*Work order:*
The listing below should be printed again word for word, without any images.

--- Data for review Enclosed Below ---

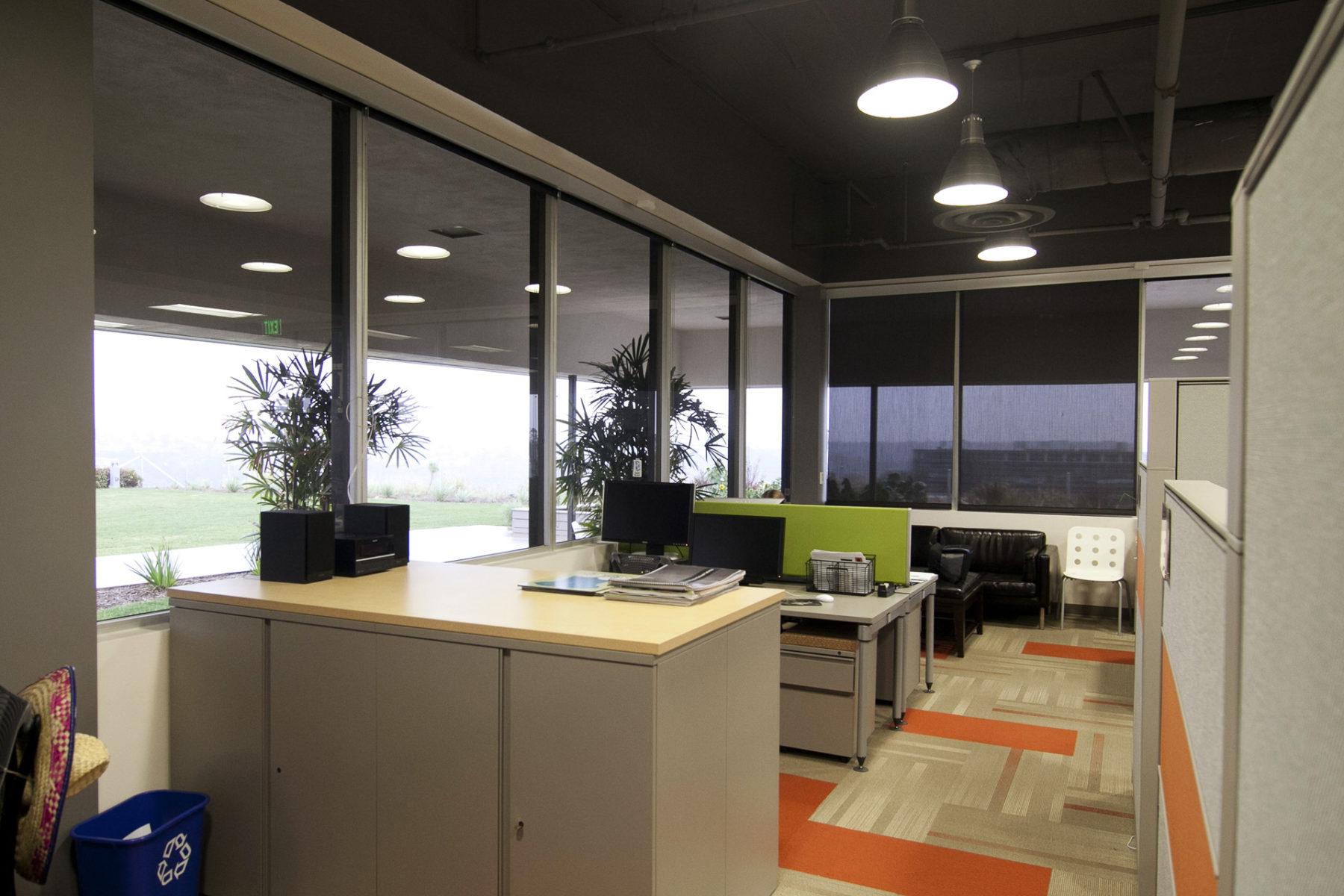 EN Desks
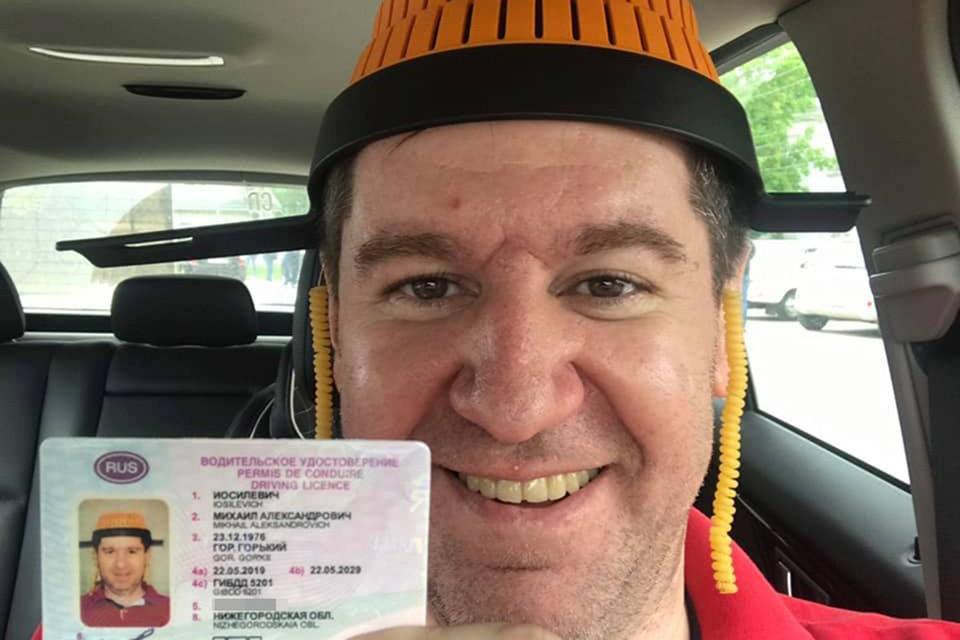 Нижегородец получил водительские права с фотографией в дуршлаге на голове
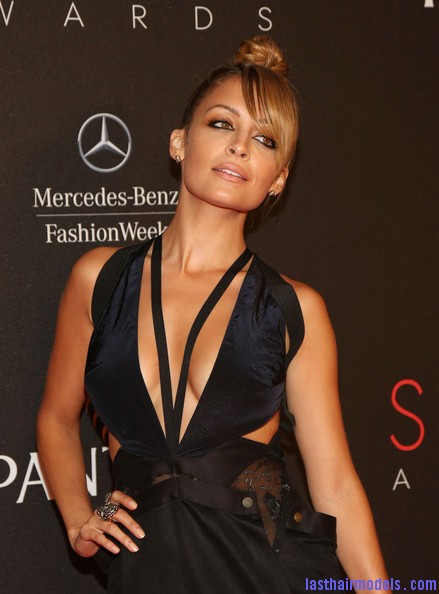 Nicole+Richie+9th+Annual+Style+Awards+Arrivals+A7h6KMxe3 il Nicole Richie's apple top bun with front bangs: Different style statement!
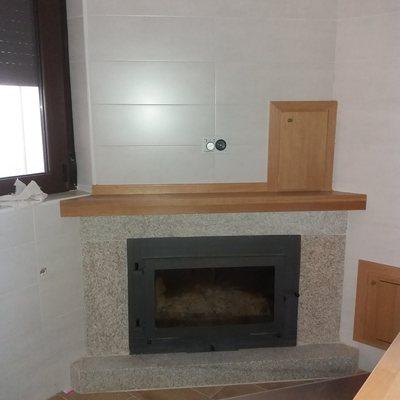 Chimenea calefactora recercado de granito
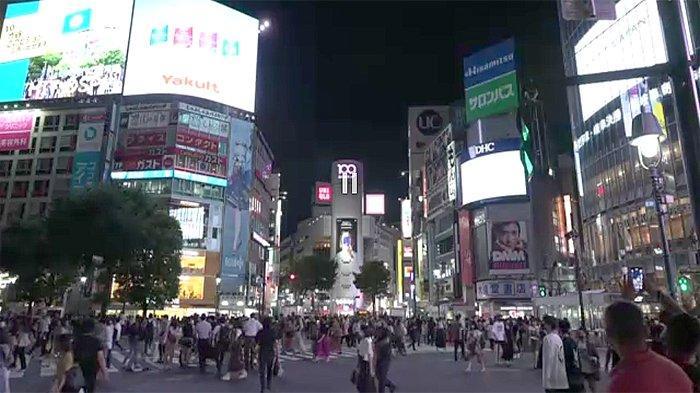 Saat lampu masih menyala di persimpangan Hachiko yang paling ramai di dunia di Shibuya Tokyo Jepang.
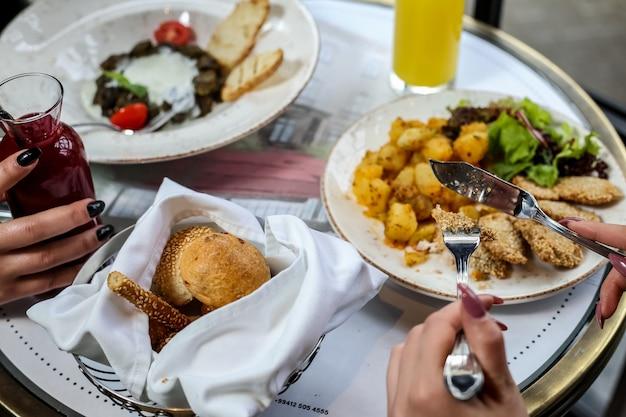 Obiad dania główne ziemniak kurczak dolma koktajle bułeczki widok z boku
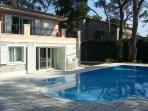 Entirely renovated villa opposite the zoo. AZR 216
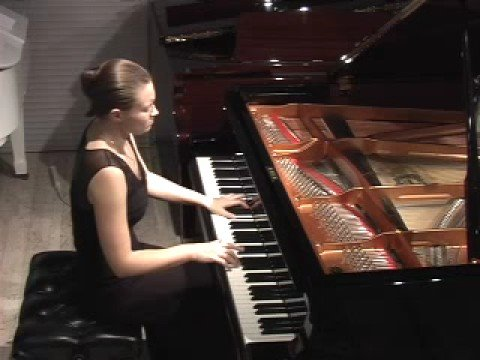 Anna Shelest plays Mozart Sonata in B-flat K 281 1/3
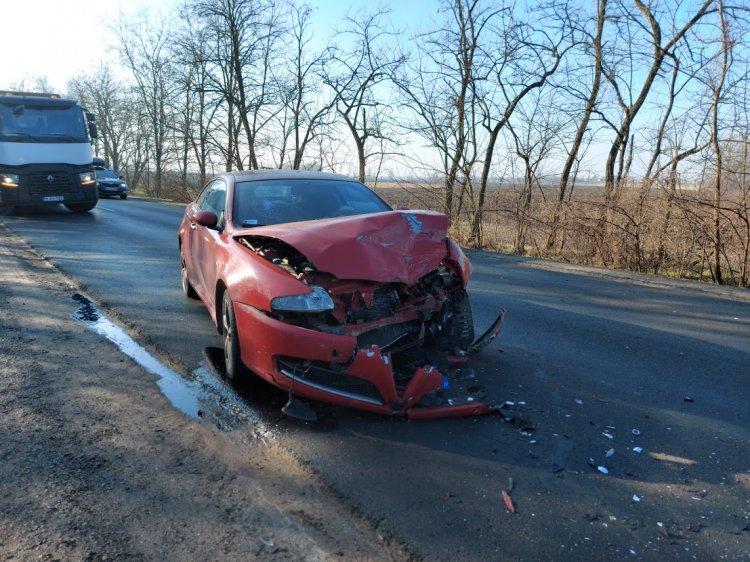 Elvesztette uralmát a jármű fölött egy autó vezetője a kanyarban és balesetezett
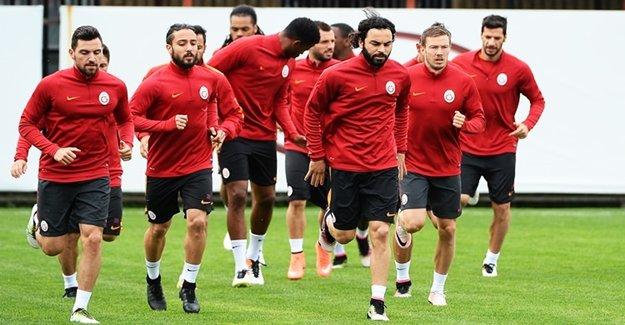 Galatasaraylı Futbolculardan Yönetime İsyan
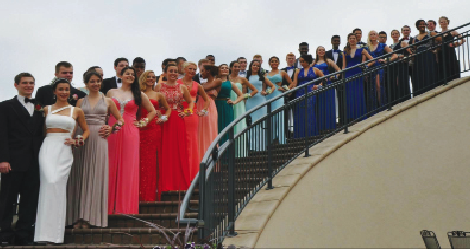 The senior class of 2015 poses for a group picture at last year's Prom.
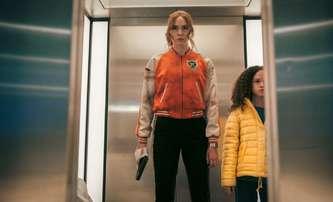 Gunpowder Milkshake: Karen Gillain jako hodně stylová vražedkyně | Fandíme filmu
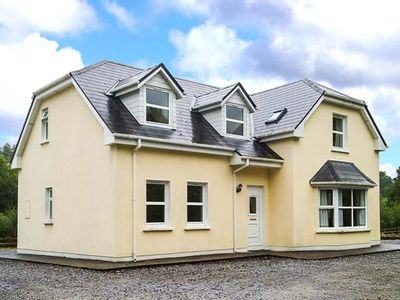 Photo for LOUNAGHAN HOUSE, pet friendly in Kenmare, County Kerry, Ref 924357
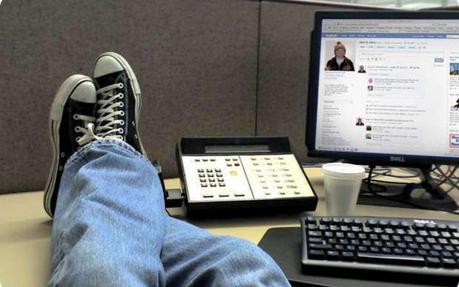 """Internet in ufficio: come combattere i """"Lavativi 2.0"""""""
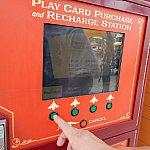 """プレイカードを既に持っている場合は1番左の""""Recharge""""、新しくカードを作る場合は1番右の""""New Card""""を押します"""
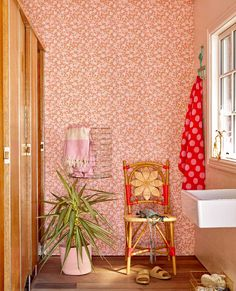 Bring summer into your home and enjoy the ultimate holiday feeling 365 days of the year. ☀️ Swipe for inspiration! How To Hang Wallpaper, Wallpaper Roll, Diy Tapete, Photo Mural, Cosy Corner, Piece A Vivre, Pip Studio, Little Girl Rooms, New Room
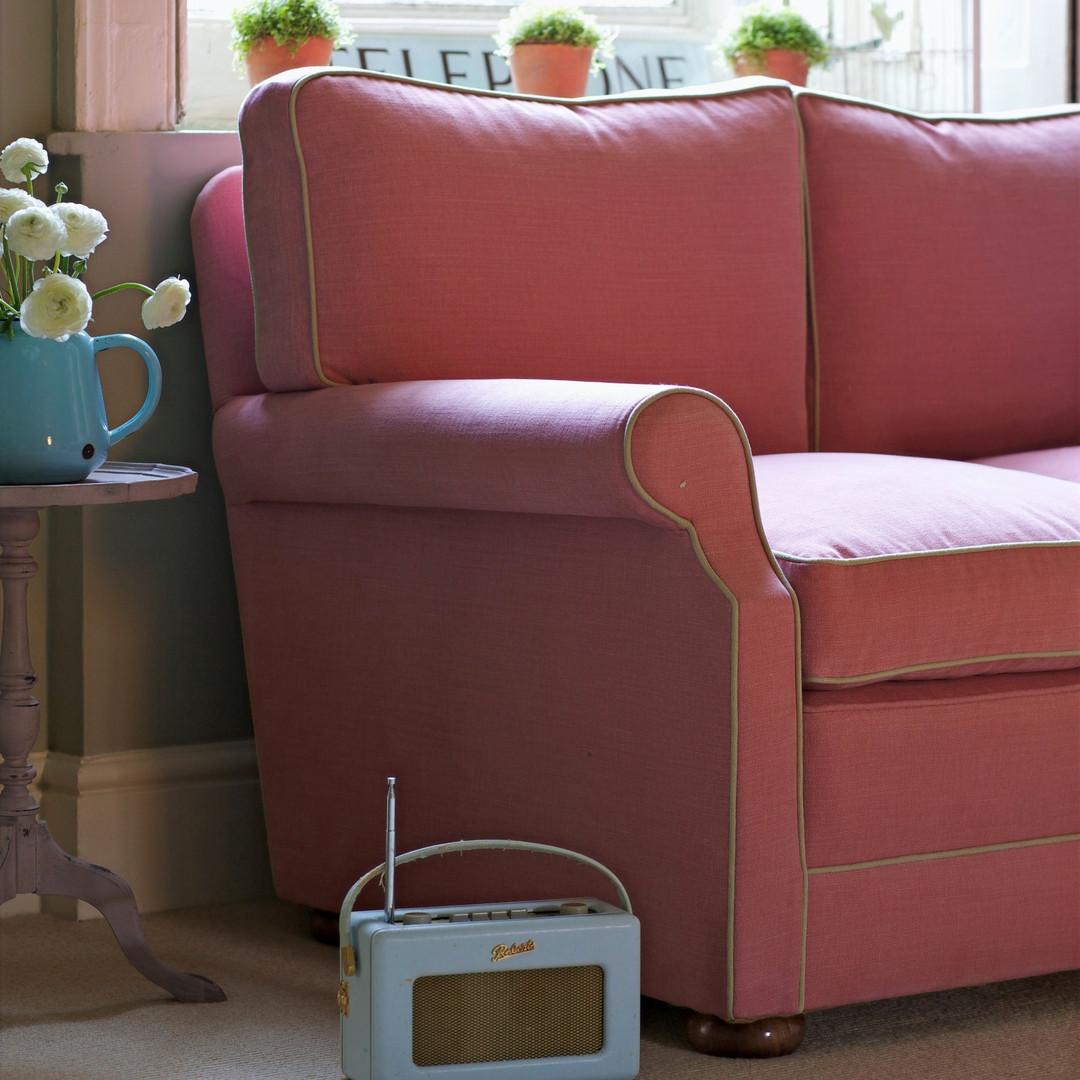 Dart sofa with bun feet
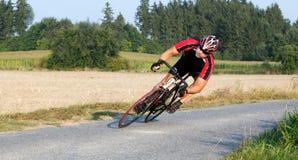 Radfahrer, der ein Fahrrad im extremen Winkel reitet Lizenzfreie Stockfotografie
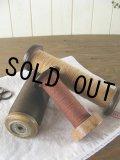 A:アメリカの紡織工場で使われていた大きな木製ボビン(糸巻き)羊毛糸付属 3本セット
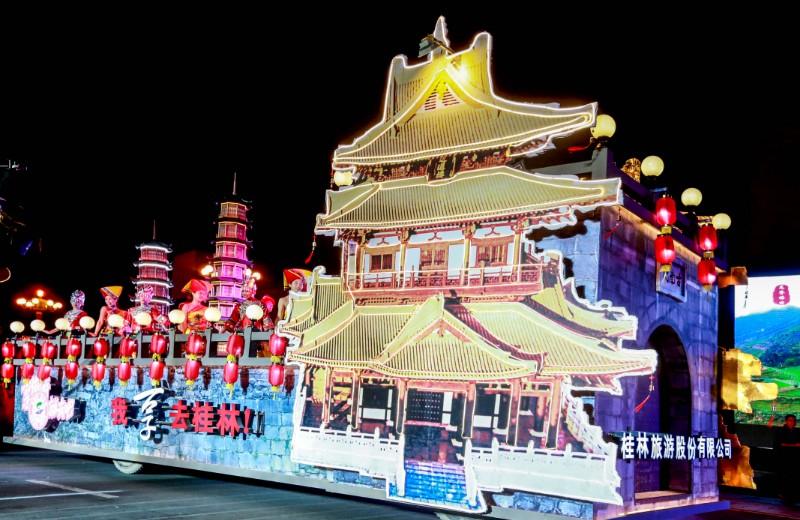 图5 2016年10月19日,第六届桂林国际山水文化旅游节艺术巡游,桂林旅游股份有限公司的花车展示了桂林深厚的文化底蕴。(本报资料图片).jpg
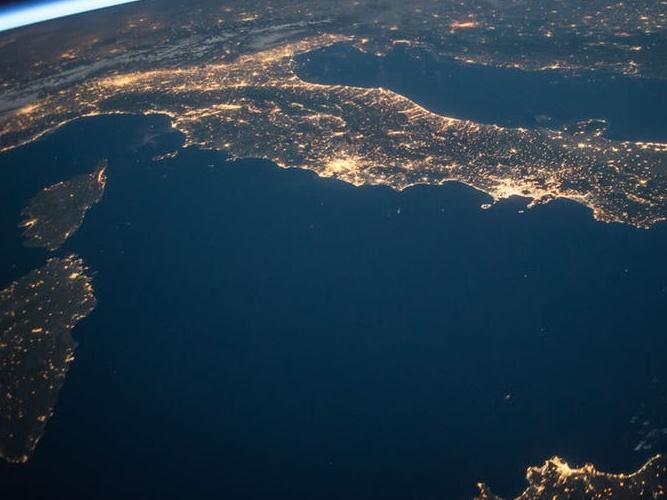 Tma jako ohrožený druh: Hodina Země upozorňuje i na nutnost omezit světelné znečištění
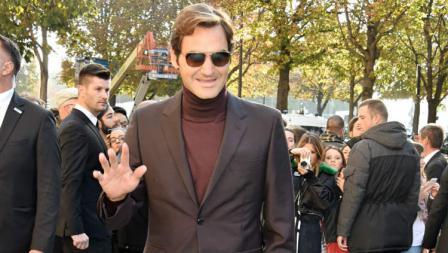 Kerap mengenakan tampilan formal nan kece, Roger Federer disebut mirip James Bond di luar lapangan oleh Majalah GQ.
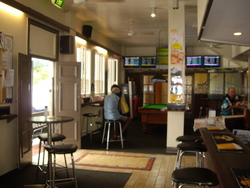Riverstone Hotel - Tweed Heads Accommodation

--- End of Enclosed Data for review ---

*Response:*
 EN Desks
 Нижегородец получил водительские права с фотографией в дуршлаге на голове
 Nicole+Richie+9th+Annual+Style+Awards+Arrivals+A7h6KMxe3 il Nicole Richie's apple top bun with front bangs: Different style statement!
 Chimenea calefactora recercado de granito
 Saat lampu masih menyala di persimpangan Hachiko yang paling ramai di dunia di Shibuya Tokyo Jepang.
 Obiad dania główne ziemniak kurczak dolma koktajle bułeczki widok z boku
 Entirely renovated villa opposite the zoo. AZR 216
 Anna Shelest plays Mozart Sonata in B-flat K 281 1/3
 Elvesztette uralmát a jármű fölött egy autó vezetője a kanyarban és balesetezett
 Galatasaraylı Futbolculardan Yönetime İsyan
 The senior class of 2015 poses for a group picture at last year's Prom.
 Gunpowder Milkshake: Karen Gillain jako hodně stylová vražedkyně | Fandíme filmu
 Photo for LOUNAGHAN HOUSE, pet friendly in Kenmare, County Kerry, Ref 924357
 """Internet in ufficio: come combattere i """"Lavativi 2.0"""""""
 """プレイカードを既に持っている場合は1番左の""""Recharge""""、新しくカードを作る場合は1番右の""""New Card""""を押します"""
 Bring summer into your home and enjoy the ultimate holiday feeling 365 days of the year. ☀️ Swipe for inspiration! How To Hang Wallpaper, Wallpaper Roll, Diy Tapete, Photo Mural, Cosy Corner, Piece A Vivre, Pip Studio, Little Girl Rooms, New Room
 Dart sofa with bun feet
 Radfahrer, der ein Fahrrad im extremen Winkel reitet Lizenzfreie Stockfotografie
 A:アメリカの紡織工場で使われていた大きな木製ボビン(糸巻き)羊毛糸付属 3本セット
 图5 2016年10月19日,第六届桂林国际山水文化旅游节艺术巡游,桂林旅游股份有限公司的花车展示了桂林深厚的文化底蕴。(本报资料图片).jpg
 Tma jako ohrožený druh: Hodina Země upozorňuje i na nutnost omezit světelné znečištění
 Kerap mengenakan tampilan formal nan kece, Roger Federer disebut mirip James Bond di luar lapangan oleh Majalah GQ.
Riverstone Hotel - Tweed Heads Accommodation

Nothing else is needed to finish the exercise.